* [Краткое задание 1]:
Ответьте по отрывку об Александре I:
(а) Какие обители любил посещать послевоенный Александр Павлович?
(б) Чьими апокалиптическими козырями оказалась бита «дама» Татариновой?
(в) Какую должность занимал Попов, входивший в кружок Татариновой?

* [Выбранный отрывок]:
=====
Читаем Александр I полностью

Вождям библейских обществ легче было найти общий язык с шаманоподобными духовидцами вроде Екатерины Татариновой, чем, например, с отцом Иоанном Поповым-Благосветовым, будущим епископом Иннокентием, апостолом Аляски и преемником митрополита Филарета (Дроздова) на московской кафедре, а ныне простым русским попом.[248] Таинственность была императивом послевоенной эпохи; в кружке Татариновой можно было не только читать и петь, но и радеть, вращаясь в некоем духовном вальсе, пока не «накатывал Св. Дух» и не открывались тайны Божественного космоса. Недаром к кружку Татариновой, до тех самых пор, покуда ее «дама» не оказалась бита апокалиптическими козырями архимандрита Фотия, принадлежали генерал Милорадович, издатель «Сионского вестника» Лабзин, секретарь Библейского общества Попов; к ней захаживал князь Голицын; Александр Павлович не заглядывал, но благоволил… Изгнанная из светских гостиных через дверь, вера возвращалась через окна; увы, по пути она успевала до неузнаваемости измениться и не столько подрасти, сколько раздуться, как мыльный пузырь — легкий, радеющий, радужный…

Отблески этих озарений новоначальные начальники России искали и в православном мире, в русском типе набожности. Все, в чем не находили — отвергали начисто; все, во что можно было привнести жар, сокровенность и тайну — принимали — и привносили. Послевоенный Александр Павлович сохранял равнодушие к приходской жизни, зато любил наезжать в обители — в Киево-Печерскую лавру, на Валаам. Его вдохновляла дикая и девственная природа, услаждало торжественное уединение молитвы; воодушевляли полуночные долгие службы; ночные анонимные исповеди вблизи святых мощей, при трепетном свете лампады… Но то, что неотделимо от мистически напряженной атмосферы — и прежде всего ледяную монастырскую трезвость, — он как бы выносил за скобки своего религиозного опыта.
=====
Сохранённые записи из коллекции
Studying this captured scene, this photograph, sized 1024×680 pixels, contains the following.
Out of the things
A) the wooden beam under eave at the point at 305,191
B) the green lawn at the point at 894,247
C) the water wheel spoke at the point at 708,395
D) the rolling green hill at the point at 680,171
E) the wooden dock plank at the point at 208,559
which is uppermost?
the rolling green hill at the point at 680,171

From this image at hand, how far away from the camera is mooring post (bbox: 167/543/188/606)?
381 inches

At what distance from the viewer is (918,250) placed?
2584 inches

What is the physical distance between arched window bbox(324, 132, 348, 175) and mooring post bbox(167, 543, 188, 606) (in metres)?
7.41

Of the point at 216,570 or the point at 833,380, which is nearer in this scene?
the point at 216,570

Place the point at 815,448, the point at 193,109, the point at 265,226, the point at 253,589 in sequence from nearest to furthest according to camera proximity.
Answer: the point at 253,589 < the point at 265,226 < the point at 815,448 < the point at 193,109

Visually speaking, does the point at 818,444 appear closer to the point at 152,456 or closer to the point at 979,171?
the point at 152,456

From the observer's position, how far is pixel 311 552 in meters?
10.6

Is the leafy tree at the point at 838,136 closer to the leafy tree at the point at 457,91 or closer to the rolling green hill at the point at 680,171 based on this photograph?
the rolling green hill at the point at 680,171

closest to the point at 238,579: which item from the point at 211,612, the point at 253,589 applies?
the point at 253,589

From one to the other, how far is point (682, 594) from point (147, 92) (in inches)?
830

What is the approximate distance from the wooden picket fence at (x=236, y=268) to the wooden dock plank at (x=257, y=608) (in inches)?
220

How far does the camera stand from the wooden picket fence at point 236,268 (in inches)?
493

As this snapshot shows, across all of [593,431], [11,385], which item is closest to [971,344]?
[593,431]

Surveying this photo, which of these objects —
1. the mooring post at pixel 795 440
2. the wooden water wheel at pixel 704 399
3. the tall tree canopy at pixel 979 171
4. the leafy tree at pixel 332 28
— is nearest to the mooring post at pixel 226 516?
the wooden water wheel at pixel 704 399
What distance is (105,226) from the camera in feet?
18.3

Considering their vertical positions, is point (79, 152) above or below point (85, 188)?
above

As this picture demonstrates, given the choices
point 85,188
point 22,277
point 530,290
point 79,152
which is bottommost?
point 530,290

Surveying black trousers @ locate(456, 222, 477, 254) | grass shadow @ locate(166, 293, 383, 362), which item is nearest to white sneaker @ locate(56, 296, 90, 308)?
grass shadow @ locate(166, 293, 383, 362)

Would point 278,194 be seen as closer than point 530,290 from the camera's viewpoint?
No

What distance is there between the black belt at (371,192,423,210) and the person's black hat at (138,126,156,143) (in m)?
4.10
=====
* [Краткое задание 2]: Перепишите записи от строки, содержащей «What is the approximate», до конца записей, подставив «white picket fence» вместо «wooden picket fence». Всё остальное оставьте без изменений.

* [Полный ответ 1]:
(а) Киево-Печерскую лавру и Валаам.
(б) Архимандрита Фотия.
(в) Секретарь Библейского общества.

* [Полный ответ 2]:
What is the approximate distance from the white picket fence at (x=236, y=268) to the wooden dock plank at (x=257, y=608) (in inches)?
220

How far does the camera stand from the white picket fence at point 236,268 (in inches)?
493

As this snapshot shows, across all of [593,431], [11,385], which item is closest to [971,344]?
[593,431]

Surveying this photo, which of these objects —
1. the mooring post at pixel 795 440
2. the wooden water wheel at pixel 704 399
3. the tall tree canopy at pixel 979 171
4. the leafy tree at pixel 332 28
— is nearest to the mooring post at pixel 226 516?
the wooden water wheel at pixel 704 399
What distance is (105,226) from the camera in feet?
18.3

Considering their vertical positions, is point (79, 152) above or below point (85, 188)?
above

As this picture demonstrates, given the choices
point 85,188
point 22,277
point 530,290
point 79,152
which is bottommost?
point 530,290

Surveying black trousers @ locate(456, 222, 477, 254) | grass shadow @ locate(166, 293, 383, 362), which item is nearest to white sneaker @ locate(56, 296, 90, 308)?
grass shadow @ locate(166, 293, 383, 362)

Would point 278,194 be seen as closer than point 530,290 from the camera's viewpoint?
No

What distance is there between the black belt at (371,192,423,210) and the person's black hat at (138,126,156,143) (in m)?
4.10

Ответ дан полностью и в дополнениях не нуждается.